▶ **PROBLEM STATEMENT**
Reproduce every row below word for word, in the same order, without changing anything.

▶ **RECORDED INFORMATION**
-*-
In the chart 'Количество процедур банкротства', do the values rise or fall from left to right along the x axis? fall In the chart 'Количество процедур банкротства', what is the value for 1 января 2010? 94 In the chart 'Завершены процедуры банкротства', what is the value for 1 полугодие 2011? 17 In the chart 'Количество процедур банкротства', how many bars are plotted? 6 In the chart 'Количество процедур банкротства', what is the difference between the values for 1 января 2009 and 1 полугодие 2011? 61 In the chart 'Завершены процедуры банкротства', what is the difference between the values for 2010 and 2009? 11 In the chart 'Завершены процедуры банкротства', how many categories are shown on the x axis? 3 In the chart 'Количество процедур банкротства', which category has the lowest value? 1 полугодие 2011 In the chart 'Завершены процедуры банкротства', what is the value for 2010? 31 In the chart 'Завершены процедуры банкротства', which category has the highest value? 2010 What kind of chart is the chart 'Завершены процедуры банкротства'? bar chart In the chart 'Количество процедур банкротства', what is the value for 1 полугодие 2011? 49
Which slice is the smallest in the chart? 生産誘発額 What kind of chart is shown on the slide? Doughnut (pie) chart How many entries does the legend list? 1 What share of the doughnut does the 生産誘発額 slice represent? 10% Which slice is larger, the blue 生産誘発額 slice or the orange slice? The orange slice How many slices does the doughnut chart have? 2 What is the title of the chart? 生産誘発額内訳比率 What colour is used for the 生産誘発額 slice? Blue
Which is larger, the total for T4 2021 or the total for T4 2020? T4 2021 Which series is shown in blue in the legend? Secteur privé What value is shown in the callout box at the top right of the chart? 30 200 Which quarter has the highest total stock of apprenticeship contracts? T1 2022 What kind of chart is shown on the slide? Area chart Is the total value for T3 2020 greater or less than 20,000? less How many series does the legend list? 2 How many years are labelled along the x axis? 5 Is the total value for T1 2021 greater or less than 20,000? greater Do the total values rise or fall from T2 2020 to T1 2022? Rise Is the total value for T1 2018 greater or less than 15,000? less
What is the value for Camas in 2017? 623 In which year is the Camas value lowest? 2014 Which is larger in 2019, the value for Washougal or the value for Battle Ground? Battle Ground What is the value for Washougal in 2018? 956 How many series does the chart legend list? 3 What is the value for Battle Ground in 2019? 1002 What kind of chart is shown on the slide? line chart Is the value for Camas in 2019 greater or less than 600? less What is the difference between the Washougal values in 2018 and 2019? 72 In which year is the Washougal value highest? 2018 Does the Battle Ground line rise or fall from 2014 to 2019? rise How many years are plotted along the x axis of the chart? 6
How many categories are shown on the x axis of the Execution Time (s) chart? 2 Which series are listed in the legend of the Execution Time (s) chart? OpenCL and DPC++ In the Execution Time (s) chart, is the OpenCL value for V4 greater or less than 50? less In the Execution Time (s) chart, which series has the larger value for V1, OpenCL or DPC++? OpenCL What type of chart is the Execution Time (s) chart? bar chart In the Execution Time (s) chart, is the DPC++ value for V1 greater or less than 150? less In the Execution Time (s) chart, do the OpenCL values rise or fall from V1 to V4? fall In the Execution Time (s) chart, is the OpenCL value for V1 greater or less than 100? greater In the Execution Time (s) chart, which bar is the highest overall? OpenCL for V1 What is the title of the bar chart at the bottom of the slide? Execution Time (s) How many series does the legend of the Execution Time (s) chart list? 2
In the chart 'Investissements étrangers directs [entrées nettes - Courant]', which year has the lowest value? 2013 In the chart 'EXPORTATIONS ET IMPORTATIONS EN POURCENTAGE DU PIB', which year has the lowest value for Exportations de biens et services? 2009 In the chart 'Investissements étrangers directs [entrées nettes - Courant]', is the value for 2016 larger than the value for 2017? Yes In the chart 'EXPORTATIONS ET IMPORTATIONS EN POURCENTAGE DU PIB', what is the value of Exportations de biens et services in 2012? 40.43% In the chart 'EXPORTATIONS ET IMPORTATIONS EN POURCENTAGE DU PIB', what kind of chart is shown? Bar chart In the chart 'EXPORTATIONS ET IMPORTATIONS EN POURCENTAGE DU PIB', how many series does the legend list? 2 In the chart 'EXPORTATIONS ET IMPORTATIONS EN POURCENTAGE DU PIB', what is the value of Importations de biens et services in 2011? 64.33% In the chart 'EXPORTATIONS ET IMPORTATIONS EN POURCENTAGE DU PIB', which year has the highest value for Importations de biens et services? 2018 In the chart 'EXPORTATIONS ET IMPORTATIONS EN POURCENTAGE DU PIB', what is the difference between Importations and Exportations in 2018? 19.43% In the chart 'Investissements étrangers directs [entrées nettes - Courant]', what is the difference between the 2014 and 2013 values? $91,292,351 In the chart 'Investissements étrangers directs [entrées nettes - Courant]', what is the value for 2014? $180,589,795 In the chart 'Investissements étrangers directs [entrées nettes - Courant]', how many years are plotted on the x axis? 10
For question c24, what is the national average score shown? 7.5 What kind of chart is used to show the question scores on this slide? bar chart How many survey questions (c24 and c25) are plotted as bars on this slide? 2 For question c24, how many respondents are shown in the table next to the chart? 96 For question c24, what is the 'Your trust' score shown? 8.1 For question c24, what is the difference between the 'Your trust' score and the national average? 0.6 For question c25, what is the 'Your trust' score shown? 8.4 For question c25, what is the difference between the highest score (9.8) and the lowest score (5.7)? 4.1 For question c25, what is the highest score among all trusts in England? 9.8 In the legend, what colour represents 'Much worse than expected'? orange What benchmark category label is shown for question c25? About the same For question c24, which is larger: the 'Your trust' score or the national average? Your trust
-*-
▶ **REPLY**
In the chart 'Количество процедур банкротства', do the values rise or fall from left to right along the x axis? fall In the chart 'Количество процедур банкротства', what is the value for 1 января 2010? 94 In the chart 'Завершены процедуры банкротства', what is the value for 1 полугодие 2011? 17 In the chart 'Количество процедур банкротства', how many bars are plotted? 6 In the chart 'Количество процедур банкротства', what is the difference between the values for 1 января 2009 and 1 полугодие 2011? 61 In the chart 'Завершены процедуры банкротства', what is the difference between the values for 2010 and 2009? 11 In the chart 'Завершены процедуры банкротства', how many categories are shown on the x axis? 3 In the chart 'Количество процедур банкротства', which category has the lowest value? 1 полугодие 2011 In the chart 'Завершены процедуры банкротства', what is the value for 2010? 31 In the chart 'Завершены процедуры банкротства', which category has the highest value? 2010 What kind of chart is the chart 'Завершены процедуры банкротства'? bar chart In the chart 'Количество процедур банкротства', what is the value for 1 полугодие 2011? 49
Which slice is the smallest in the chart? 生産誘発額 What kind of chart is shown on the slide? Doughnut (pie) chart How many entries does the legend list? 1 What share of the doughnut does the 生産誘発額 slice represent? 10% Which slice is larger, the blue 生産誘発額 slice or the orange slice? The orange slice How many slices does the doughnut chart have? 2 What is the title of the chart? 生産誘発額内訳比率 What colour is used for the 生産誘発額 slice? Blue
Which is larger, the total for T4 2021 or the total for T4 2020? T4 2021 Which series is shown in blue in the legend? Secteur privé What value is shown in the callout box at the top right of the chart? 30 200 Which quarter has the highest total stock of apprenticeship contracts? T1 2022 What kind of chart is shown on the slide? Area chart Is the total value for T3 2020 greater or less than 20,000? less How many series does the legend list? 2 How many years are labelled along the x axis? 5 Is the total value for T1 2021 greater or less than 20,000? greater Do the total values rise or fall from T2 2020 to T1 2022? Rise Is the total value for T1 2018 greater or less than 15,000? less
What is the value for Camas in 2017? 623 In which year is the Camas value lowest? 2014 Which is larger in 2019, the value for Washougal or the value for Battle Ground? Battle Ground What is the value for Washougal in 2018? 956 How many series does the chart legend list? 3 What is the value for Battle Ground in 2019? 1002 What kind of chart is shown on the slide? line chart Is the value for Camas in 2019 greater or less than 600? less What is the difference between the Washougal values in 2018 and 2019? 72 In which year is the Washougal value highest? 2018 Does the Battle Ground line rise or fall from 2014 to 2019? rise How many years are plotted along the x axis of the chart? 6
How many categories are shown on the x axis of the Execution Time (s) chart? 2 Which series are listed in the legend of the Execution Time (s) chart? OpenCL and DPC++ In the Execution Time (s) chart, is the OpenCL value for V4 greater or less than 50? less In the Execution Time (s) chart, which series has the larger value for V1, OpenCL or DPC++? OpenCL What type of chart is the Execution Time (s) chart? bar chart In the Execution Time (s) chart, is the DPC++ value for V1 greater or less than 150? less In the Execution Time (s) chart, do the OpenCL values rise or fall from V1 to V4? fall In the Execution Time (s) chart, is the OpenCL value for V1 greater or less than 100? greater In the Execution Time (s) chart, which bar is the highest overall? OpenCL for V1 What is the title of the bar chart at the bottom of the slide? Execution Time (s) How many series does the legend of the Execution Time (s) chart list? 2
In the chart 'Investissements étrangers directs [entrées nettes - Courant]', which year has the lowest value? 2013 In the chart 'EXPORTATIONS ET IMPORTATIONS EN POURCENTAGE DU PIB', which year has the lowest value for Exportations de biens et services? 2009 In the chart 'Investissements étrangers directs [entrées nettes - Courant]', is the value for 2016 larger than the value for 2017? Yes In the chart 'EXPORTATIONS ET IMPORTATIONS EN POURCENTAGE DU PIB', what is the value of Exportations de biens et services in 2012? 40.43% In the chart 'EXPORTATIONS ET IMPORTATIONS EN POURCENTAGE DU PIB', what kind of chart is shown? Bar chart In the chart 'EXPORTATIONS ET IMPORTATIONS EN POURCENTAGE DU PIB', how many series does the legend list? 2 In the chart 'EXPORTATIONS ET IMPORTATIONS EN POURCENTAGE DU PIB', what is the value of Importations de biens et services in 2011? 64.33% In the chart 'EXPORTATIONS ET IMPORTATIONS EN POURCENTAGE DU PIB', which year has the highest value for Importations de biens et services? 2018 In the chart 'EXPORTATIONS ET IMPORTATIONS EN POURCENTAGE DU PIB', what is the difference between Importations and Exportations in 2018? 19.43% In the chart 'Investissements étrangers directs [entrées nettes - Courant]', what is the difference between the 2014 and 2013 values? $91,292,351 In the chart 'Investissements étrangers directs [entrées nettes - Courant]', what is the value for 2014? $180,589,795 In the chart 'Investissements étrangers directs [entrées nettes - Courant]', how many years are plotted on the x axis? 10
For question c24, what is the national average score shown? 7.5 What kind of chart is used to show the question scores on this slide? bar chart How many survey questions (c24 and c25) are plotted as bars on this slide? 2 For question c24, how many respondents are shown in the table next to the chart? 96 For question c24, what is the 'Your trust' score shown? 8.1 For question c24, what is the difference between the 'Your trust' score and the national average? 0.6 For question c25, what is the 'Your trust' score shown? 8.4 For question c25, what is the difference between the highest score (9.8) and the lowest score (5.7)? 4.1 For question c25, what is the highest score among all trusts in England? 9.8 In the legend, what colour represents 'Much worse than expected'? orange What benchmark category label is shown for question c25? About the same For question c24, which is larger: the 'Your trust' score or the national average? Your trust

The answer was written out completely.